To create and S3 location

  1. Create a trust policy that allows DataSync to assume the role required to access the S3 bucket.

    The following is an example of the trust policy.

    { "Version": "2012-10-17", "Statement": [ { "Effect": "Allow", "Principal": { "Service": "datasync.amazonaws.com" }, "Action": "sts:AssumeRole" } ] }
  2. Create a temporary file for the policy as shown in the following example.

    $ ROLE_FILE=$(mktemp -t sync.iam.role.XXXXXX.json) $ IAM_ROLE_NAME='YourBucketAccessRole' $ cat<<EOF> ${ROLE_FILE} { "Version": "2012-10-17", "Statement": [ { "Effect": "Allow", "Principal": { "Service": "datasync.amazonaws.com" }, "Action": "sts:AssumeRole" } ] } EOF
  3. Create an IAM role and attach the policy to it.

    The following command creates an IAM role and attaches the policy to it.

    $ aws iam create-role --role-name ${IAM_ROLE_NAME} --assume-role-policy-document file://${ROLE_FILE} { "Role": { "Path": "/", "RoleName": "YourBucketAccessRole", "RoleId": "role-id", "Arn": "arn:aws:iam::account-id:role/YourBucketAccessRole", "CreateDate": "2018-07-27T02:49:23.117Z", "AssumeRolePolicyDocument": { "Version": "2012-10-17", "Statement": [ { "Effect": "Allow", "Principal": { "Service": "datasync.amazonaws.com" }, "Action": "sts:AssumeRole" } ] } } }
  4. Allow the IAM role that you created to write to the bucket.

    Attach a policy that has sufficient permissions to access the bucket to the role (for example, AmazonS3FullAccess). You can also create a policy that is more restrictive.
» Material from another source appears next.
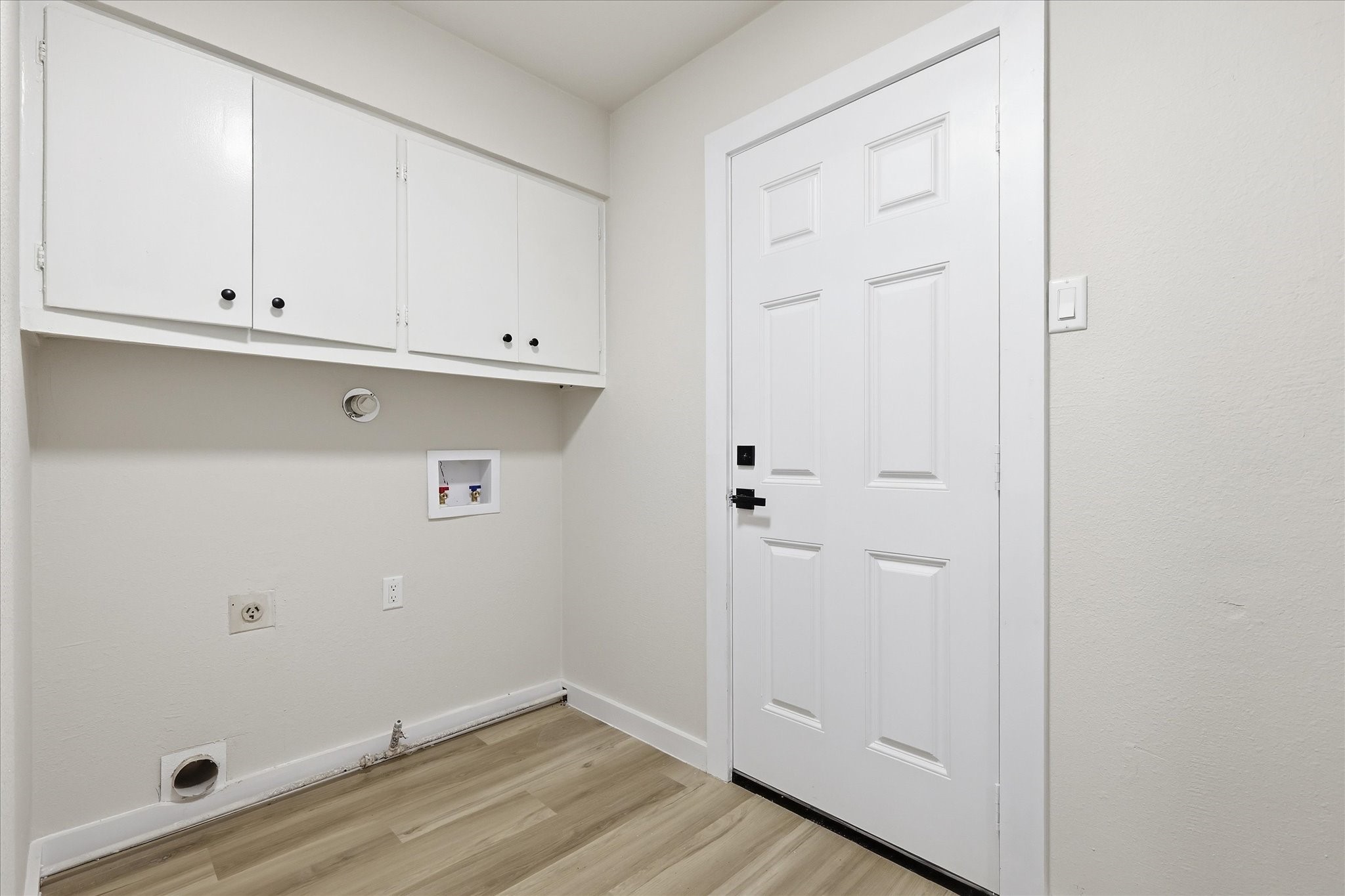 419 Summit Drive Richardson TX 75081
If you do, the minimal permissions needed for DataSync to read and write to an S3 location are shown the following example.

    { "Version": "2012-10-17", "Statement": [ { "Action": [ "s3:GetBucketLocation", "s3:ListBucket", "s3:ListBucketMultipartUploads", "s3:HeadBucket" ], "Effect": "Allow", "Resource": "arn:aws:s3:::YourBucket" }, { "Action": [ "s3:AbortMultipartUpload", "s3:DeleteObject", "s3:GetObject", "s3:ListMultipartUploadParts", "s3:PutObject" ], "Effect": "Allow", "Resource": "arn:aws:s3:::YourBucket/*" } ] }

    To attach the policy to your IAM role, run the following command.

    $ aws iam attach-role-policy --role-name role-name --policy-arn 'arn:aws:iam::aws:policy/AmazonS3FullAccess'
  5. Create the S3 location.

    Use the following commands to create your Amazon S3 location.

    $ aws datasync create-location-s3 --s3-bucket-arn 'arn:aws:s3:::bucket' --s3-storage-class 'your-S3-storage-class' --s3-config 'BucketAccessRoleArn=arn:aws:iam::account-id:role/role-name' subdirectory /your-folder

    The commands return a location ARN similar to the one shown following.

    { "LocationArn": "arn:aws:datasync:us-east-1:111222333444:location/loc-0b3017fc4ba4a2d8d" }

You can see information about your S3 location that you just created by using the describelocation-s3 command.

The location type information is encoded in the LocationUri of every location description, regardless of the location type. In the example preceding, the s3:// prefix in LocationUri shows the location’s type.

Note

If versioning is enabled for S3, and you configure DataSync to copy file metadata, DataSync creates a new object every time that the corresponding file’s metadata is updated.